Sequences are Cauchy depending on the norm?

Assume that we have two Banach spaces $B_1, B_2$ with their underlying sets being identical. Is it possible that a Cauchy sequence in one of the spaces would fail to be Cauchy in the other? I am assuming that it is possible since the Cauchy test directly depends on the norm. However, this seems kind of unnatural, will someone please clarify.

Here are some details to add to Jonas' answer in the link of my comment above.

Let $V$ be a vector space of Hamel dimension $c$. Let $T$ be a linear bijection from $V$ to $\ell_1$ and let $S$ be a linear bijection from $V$ to $\ell_2$. This can be done since any two separable infinite dimensional Banach spaces have Hamel dimension $c$.

Define two norms on $V$ via $\Vert x\Vert_T=\Vert Tx\Vert_{\ell_1}$ and $\Vert x\Vert_S=\Vert S x\Vert_{\ell_2}$. Then $(V,\Vert\cdot\Vert_S)$ is isomorphic to $\ell_2$ and $(V,\Vert\cdot\Vert_T)$ is isomorphic to $\ell_1$. In particular, these two norms are complete.
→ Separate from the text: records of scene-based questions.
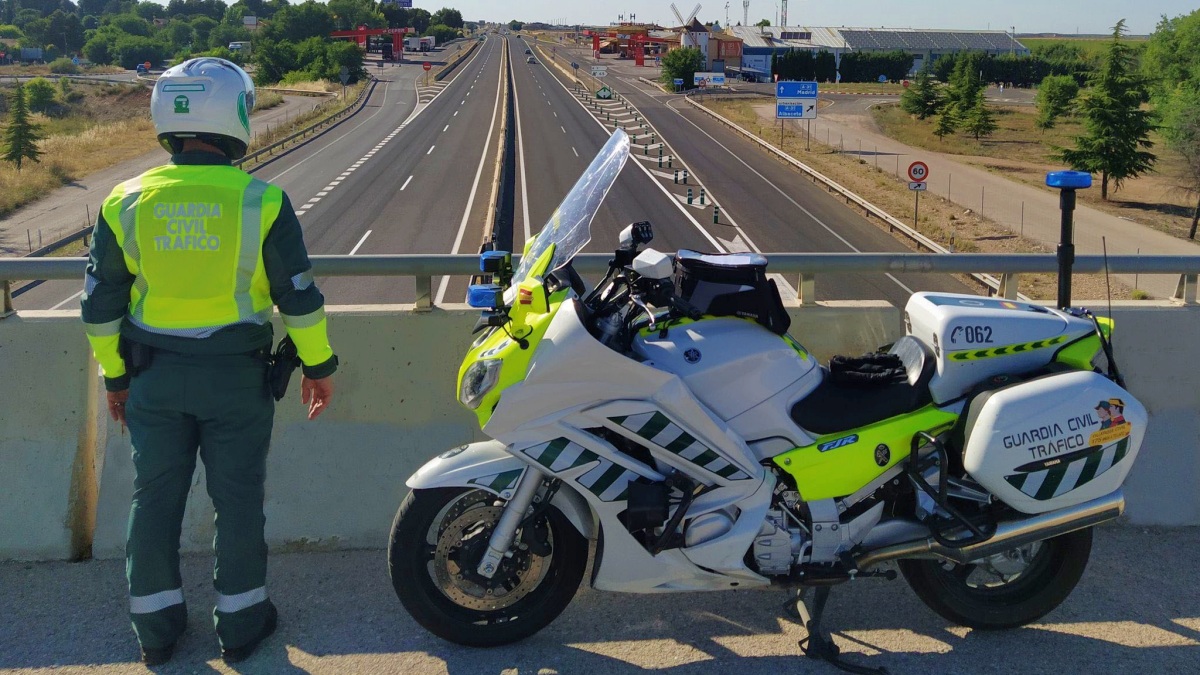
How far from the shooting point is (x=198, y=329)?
140 inches

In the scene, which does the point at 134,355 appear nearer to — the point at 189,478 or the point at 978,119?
the point at 189,478

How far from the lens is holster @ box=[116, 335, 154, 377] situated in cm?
356

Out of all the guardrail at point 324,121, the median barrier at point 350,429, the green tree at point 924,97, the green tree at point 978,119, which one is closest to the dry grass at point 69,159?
the guardrail at point 324,121

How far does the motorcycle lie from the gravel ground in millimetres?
195

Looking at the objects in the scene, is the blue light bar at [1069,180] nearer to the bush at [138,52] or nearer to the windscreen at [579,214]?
the windscreen at [579,214]

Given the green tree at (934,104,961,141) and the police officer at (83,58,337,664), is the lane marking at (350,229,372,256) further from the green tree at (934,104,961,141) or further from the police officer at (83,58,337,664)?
the green tree at (934,104,961,141)

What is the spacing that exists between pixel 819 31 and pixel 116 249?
176227 millimetres

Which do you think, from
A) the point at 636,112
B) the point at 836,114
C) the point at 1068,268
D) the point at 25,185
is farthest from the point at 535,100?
the point at 1068,268

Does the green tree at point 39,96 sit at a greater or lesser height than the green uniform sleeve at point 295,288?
greater

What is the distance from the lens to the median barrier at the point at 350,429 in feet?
14.9

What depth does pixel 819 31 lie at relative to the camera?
16762cm

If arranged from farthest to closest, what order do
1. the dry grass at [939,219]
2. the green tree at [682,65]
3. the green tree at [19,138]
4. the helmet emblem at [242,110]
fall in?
1. the green tree at [682,65]
2. the green tree at [19,138]
3. the dry grass at [939,219]
4. the helmet emblem at [242,110]

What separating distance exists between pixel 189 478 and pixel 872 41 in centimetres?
16840

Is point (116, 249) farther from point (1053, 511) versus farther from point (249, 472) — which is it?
point (1053, 511)
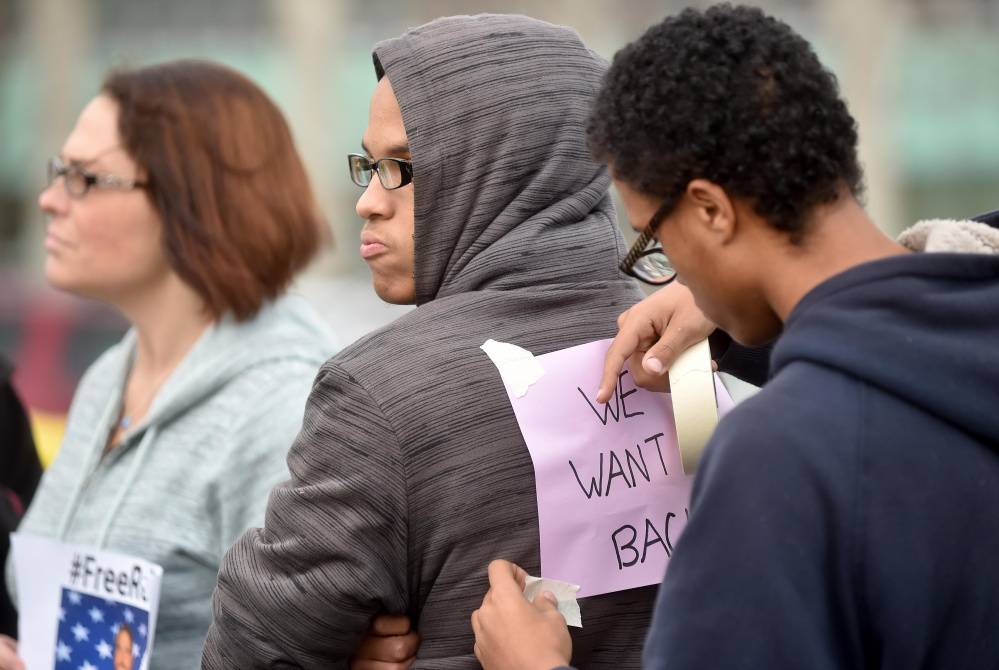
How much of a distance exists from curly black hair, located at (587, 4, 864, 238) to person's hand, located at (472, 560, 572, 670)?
0.57m

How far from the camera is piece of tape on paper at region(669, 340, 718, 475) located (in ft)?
5.06

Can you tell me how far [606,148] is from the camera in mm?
1392

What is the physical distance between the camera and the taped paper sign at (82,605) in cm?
226

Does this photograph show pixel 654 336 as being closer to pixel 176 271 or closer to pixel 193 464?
pixel 193 464

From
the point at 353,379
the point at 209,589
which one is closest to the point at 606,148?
the point at 353,379

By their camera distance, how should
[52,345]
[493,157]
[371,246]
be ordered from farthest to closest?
1. [52,345]
2. [371,246]
3. [493,157]

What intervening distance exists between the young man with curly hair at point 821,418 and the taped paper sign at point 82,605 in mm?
1411

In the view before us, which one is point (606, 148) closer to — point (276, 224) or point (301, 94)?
point (276, 224)

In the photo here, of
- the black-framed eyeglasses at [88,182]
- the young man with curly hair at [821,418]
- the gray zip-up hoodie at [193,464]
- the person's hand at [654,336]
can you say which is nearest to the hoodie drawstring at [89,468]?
the gray zip-up hoodie at [193,464]

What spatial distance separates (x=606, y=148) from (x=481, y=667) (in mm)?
768

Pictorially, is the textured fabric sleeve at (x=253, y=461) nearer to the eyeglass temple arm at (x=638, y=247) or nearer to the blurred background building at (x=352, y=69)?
the eyeglass temple arm at (x=638, y=247)

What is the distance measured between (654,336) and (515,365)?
0.21 m

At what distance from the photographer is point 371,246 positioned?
1914mm

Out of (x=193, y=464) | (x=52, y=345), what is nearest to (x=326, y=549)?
(x=193, y=464)
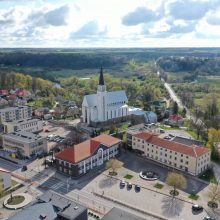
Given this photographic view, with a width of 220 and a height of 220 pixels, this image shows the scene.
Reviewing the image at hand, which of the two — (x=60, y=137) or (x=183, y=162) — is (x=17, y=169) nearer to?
(x=60, y=137)

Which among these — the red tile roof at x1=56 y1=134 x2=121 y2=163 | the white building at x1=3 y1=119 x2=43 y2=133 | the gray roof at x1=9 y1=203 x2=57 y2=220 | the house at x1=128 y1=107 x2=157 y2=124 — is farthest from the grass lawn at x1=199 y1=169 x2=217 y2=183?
the white building at x1=3 y1=119 x2=43 y2=133

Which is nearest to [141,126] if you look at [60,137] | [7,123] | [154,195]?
[60,137]

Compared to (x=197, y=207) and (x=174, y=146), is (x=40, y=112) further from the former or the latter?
(x=197, y=207)

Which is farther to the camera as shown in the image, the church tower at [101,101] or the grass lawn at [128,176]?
the church tower at [101,101]

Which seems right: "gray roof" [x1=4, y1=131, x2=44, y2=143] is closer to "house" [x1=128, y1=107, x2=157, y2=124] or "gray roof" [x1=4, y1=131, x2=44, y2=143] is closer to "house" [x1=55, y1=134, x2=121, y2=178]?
"house" [x1=55, y1=134, x2=121, y2=178]

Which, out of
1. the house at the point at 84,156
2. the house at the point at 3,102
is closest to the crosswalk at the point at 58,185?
the house at the point at 84,156

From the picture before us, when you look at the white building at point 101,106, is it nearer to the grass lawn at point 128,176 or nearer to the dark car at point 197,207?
the grass lawn at point 128,176
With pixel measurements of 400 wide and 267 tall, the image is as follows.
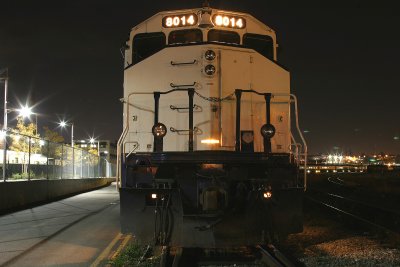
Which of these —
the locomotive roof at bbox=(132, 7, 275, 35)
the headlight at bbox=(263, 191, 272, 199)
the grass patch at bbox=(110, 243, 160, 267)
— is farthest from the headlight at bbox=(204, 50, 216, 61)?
the grass patch at bbox=(110, 243, 160, 267)

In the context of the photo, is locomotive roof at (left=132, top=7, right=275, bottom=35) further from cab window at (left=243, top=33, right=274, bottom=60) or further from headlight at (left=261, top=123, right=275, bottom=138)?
headlight at (left=261, top=123, right=275, bottom=138)

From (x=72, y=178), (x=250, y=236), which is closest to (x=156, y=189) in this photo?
(x=250, y=236)

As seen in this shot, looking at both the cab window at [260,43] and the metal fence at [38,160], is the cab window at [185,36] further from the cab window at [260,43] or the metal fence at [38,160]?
the metal fence at [38,160]

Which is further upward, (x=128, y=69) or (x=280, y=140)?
(x=128, y=69)

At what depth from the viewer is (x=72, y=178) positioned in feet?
82.9

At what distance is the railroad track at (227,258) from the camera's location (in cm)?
729

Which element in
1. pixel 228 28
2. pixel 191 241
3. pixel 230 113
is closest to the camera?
pixel 191 241

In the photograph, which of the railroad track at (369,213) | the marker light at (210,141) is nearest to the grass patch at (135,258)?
the marker light at (210,141)

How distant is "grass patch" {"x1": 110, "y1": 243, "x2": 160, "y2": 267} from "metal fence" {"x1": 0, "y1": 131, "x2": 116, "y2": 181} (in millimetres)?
8440

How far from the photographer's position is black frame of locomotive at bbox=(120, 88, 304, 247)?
743 cm

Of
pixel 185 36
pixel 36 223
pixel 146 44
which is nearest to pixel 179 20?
pixel 185 36

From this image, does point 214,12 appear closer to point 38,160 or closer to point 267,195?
point 267,195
Since $\ell_1$ is not isomorphic to $\ell_2$, it follows that these two norms are not equivalent. Per Julien's answer, these two norms have different Cauchy sequences.

Edit: here is a slightly different approach for a counterexample, without reference to any exterior Banach space. We claim that for every infinite-dimensional Banach space $(X,\|\cdot\|)$, there exists another complete norm $\|\cdot \|'$ on $X$ which is not equivalent to the original norm and therefore has different Cauchy sequences.

Let $\{x_j\,;\, j\in J\}$ be a Hamel basis for $X$. Without loss of generality, we can assume that $\|x_j\|=1$ for every $j\in J$. We know by Baire that $J$ is not countable. But all we need is that there exists $\mathbb{N}^*\simeq J_0\subseteq J$. Now consider the linear operator $T:X\longrightarrow X$ defined on the basis by $Tx_n:=nx_n$ for all $n\in\mathbb{N}^*\simeq J_0$ and $T_jx_j:=x_j$ for $j\in J\setminus J_0$. By construction, $T$ is invertible and unbounded.

Define the new norm by $\|x\|':=\|Tx\|$. Then $T:(X,\|\cdot\|')\longrightarrow (X,\|\cdot\|)$ is an isometric isomorphism whence $(X,\|\cdot\|')$ is complete. But $\mbox{Id}:(X,\|\cdot\|)\longrightarrow (X,\|\cdot\|')$ is not bounded since $T$ is not bounded by construction. So the two norms are not equivalent.

Note that it is easy to adapt the argument to construct infinitely many complete pairwise non-equivalent norms on $X$. Just because $J$ contains $\mathbb{N}\simeq \mathbb{N}\times \mathbb{N}$.

In a Banach space, a sequence is Cauchy if and only if it converges. So you are asking when two complete norms $\|x\|_1$ and $\|x\|_2$ on a given space $X$ yield the same converging sequences.

Since these are metric spaces, the topologies are sequential. So you are asking when two distinct (complete) norms define the same topology. That is, when $$ \mbox{Id}:(X,\|\cdot\|_1)\longrightarrow (X,\|\cdot\|_2) $$ is a homeomorphism. Since this is an invertible linear map, this is equivalent to boundedness in both directions. That is, to the existence of positive constants $A,B$ such that $$ A\|x\|_1\leq \|x\|_2\leq B\|x\|_1\quad \forall x\in X. $$ We say that the norms are equivalent.

But by Banach isomorphism theorem (or the open mapping if you prefer), it is sufficient that one side of the inequality hold. In other terms: if every Cauchy sequence for one norm is Cauchy for the other, the norms are equivalent and the converse holds.

Example: on a finite-dimensional real or complex vector space, all the norms are equivalent and complete.

Example: $\|f\|_\infty=\sup_{[0,1]}|f(x)|$ and $\|f\|=\|f\|_\infty+|f(0)|$ are two equivalent complete norms on $C^0([0,1])$.

Oops, I forgot to answer the question...

Counterexample: David Mitra's counterexample is perfect. See this article for the existence of spaces with infinitely many complete norms such that the resulting Banach spaces are pairwise non-isomorphic (in particular, the norms are pairwise non-equivalent, but this result is much stronger).